2

I have these functions that are used to defineMyFun below

F[x_, y_] = {{0, (17 I)/10, 
   2  Cos[1/2  (x - Sqrt[3]  y)], (0.2` + 
      0.34641016151377546`  I)  Cos[1/2  (x - Sqrt[3]  y)], 
   2  Cos[1/2  (x + Sqrt[3]  y)], (-0.2` + 
      0.34641016151377546`  I)  Cos[1/2  (x + Sqrt[3]  y)]}, {-((
    17 I)/10), 
   0, (-0.2` + 0.34641016151377546`  I)  Cos[1/2  (x - Sqrt[3]  y)], 
   2  Cos[1/2  (x - Sqrt[3]  y)], (0.2` + 
      0.34641016151377546`  I)  Cos[1/2  (x + Sqrt[3]  y)], 
   2  Cos[1/2  (x + Sqrt[3]  y)]}, {2  Cos[
     1/2  (x - Sqrt[3]  y)], (-0.2` - 0.34641016151377546`  I)  Cos[
     1/2  (x - Sqrt[3]  y)], 0, -1.4722431864335457` - 0.85`  I, 
   2  Cos[x], -((2 Cos[x])/
    5)}, {(0.2` - 0.34641016151377546`  I)  Cos[
     1/2  (x - Sqrt[3]  y)], 
   2  Cos[1/2  (x - Sqrt[3]  y)], -1.4722431864335457` + 0.85`  I, 
   0, (2 Cos[x])/5, 
   2  Cos[x]}, {2  Cos[
     1/2  (x + Sqrt[3]  y)], (0.2` - 0.34641016151377546`  I)  Cos[
     1/2  (x + Sqrt[3]  y)], 2  Cos[x], (2 Cos[x])/5, 0, 
   1.4722431864335457` - 
    0.85`  I}, {(-0.2` - 0.34641016151377546`  I)  Cos[
     1/2  (x + Sqrt[3]  y)], 
   2  Cos[1/2  (x + Sqrt[3]  y)], -((2 Cos[x])/5), 2  Cos[x], 
   1.4722431864335457` + 0.85`  I, 0}}
f1[x_, y_] = D[F[x1, y1], x1] /. { x1 -> x, y1 -> y};
f2[x_, y_] = D[F[x1, y1], y1] /. { x1 -> x, y1 -> y};
tft[r_, er_] = If[r <= er, 1, 0];     

and this is MyFun

MyFun[x_, y_, z_] := Block[{val, fun, order, reslt},

{val, fun} = Eigensystem[F[x, y]]; order = Ordering[val]; val = val[[order]]; fun = fun[[order]];

reslt = (Sum[ If[in == jn, 0, (tft[val[[jn]], z] - tft[val[[in]], z]) ((( Conjugate[fun[[jn]]] . f1[x, y] . fun[[in]] )*(Conjugate[fun[[in]]] . f2[x, y] . fun[[jn]])))], {in, 6}, {jn, 6}]); Im@reslt ]

with this data

data = Flatten[Table[{x, y}, {x, -2, 2, 0.5}, {y, -2, 2, 0.5}], 1];   

I evaluate

Table[ParallelSum[
    1/Length@data   MyFun[data[[i, 1]], data[[i, 2]], z], {i, 
     Length@data}], {z, -1, 1, 0.1}]; // AbsoluteTiming
{4.16042, Null}   

with Parall on Table, it is faster

ParallelTable[
   Sum[1/Length@data   MyFun[data[[i, 1]], data[[i, 2]], z], {i, 
     Length@data}], {z, -1, 1, 0.1}]; // AbsoluteTiming
{2.66483, Null}       

and finally with Compile but almost the same speed

compilMyFun = 
 Compile[{{x, _Real}, {y, _Real}, {z, _Real}}, MyFun[x, y, z], 
  CompilationTarget -> "WVM", RuntimeOptions -> "Speed"]    

which gives

ParallelTable[
   Sum[compilMyFun[data[[i, 1]], data[[i, 2]], z], {i, 
     Length@data}], {z, -1, 1, 0.1}]; // AbsoluteTiming
{2.71059, Null}

I was wondering if speed can be boosted more because my real data length is about 40000.

Henrik Schumacher
  • 106,770
  • 7
  • 179
  • 309
MMA13
  • 4,664
  • 3
  • 15
  • 21
  • 1
    MyFun contains Eigensystem and Ordering which are already compiled.
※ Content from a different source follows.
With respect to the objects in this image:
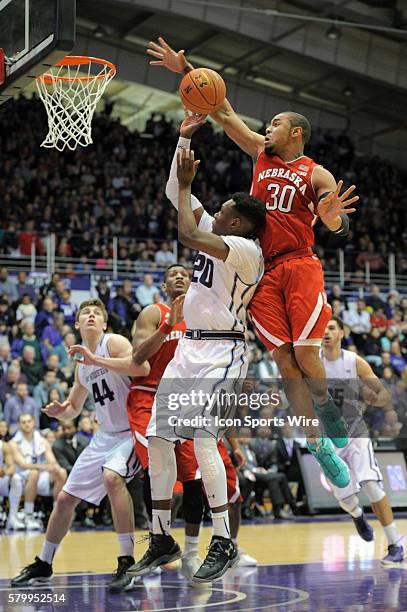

That's why you should not expect any improvement here. – Henrik Schumacher Mar 04 '24 at 16:04
  • @HenrikSchumacher, is there another way to boost speed? – MMA13 Mar 04 '24 at 16:05
  • Maybe you can find a formulation of the result for MyFun that does not require the eigendecomposition? – Henrik Schumacher Mar 04 '24 at 16:05
  • If that's not possible, I would probably try to call SelfAdjointEigenSolver of the Eigen package via LibraryLink. The point about using Eigen is that it might have a more performant implementation for small matrices of fixed size. It is a C++ library, so this requires some C++ experimence and some fiddling. – Henrik Schumacher Mar 04 '24 at 16:08
  • Alternatively, one can of course also try to call the LAPACK routine zheev directly. (One should assume that this is what Mathematica does, but I am not sure.) – Henrik Schumacher Mar 04 '24 at 16:10
  • 1
    Just as a reminder: Compile`CompilerFunctions[] gives a list of functions for which Compile has maybe some benefit. – Rolf Mertig Mar 04 '24 at 21:54
  • Have you read https://mathematica.stackexchange.com/a/104031/1871 ? – xzczd Mar 05 '24 at 08:05
  • 1
    @HenrikSchumacher OP's function involves heavy low-level calculation, so Compile still helps quite a bit. See my answer below. – xzczd Mar 05 '24 at 09:18

2 Answers2

7

Well, it's a bit sad to see that OP seems to have learned nothing from my answer to his previous question. Please remember Compile is advanced tool and it's not something that'll have effect if you just use it blindly. Please consider starting from here if you really want to learn its usage, and please don't miss those links in my previous answer.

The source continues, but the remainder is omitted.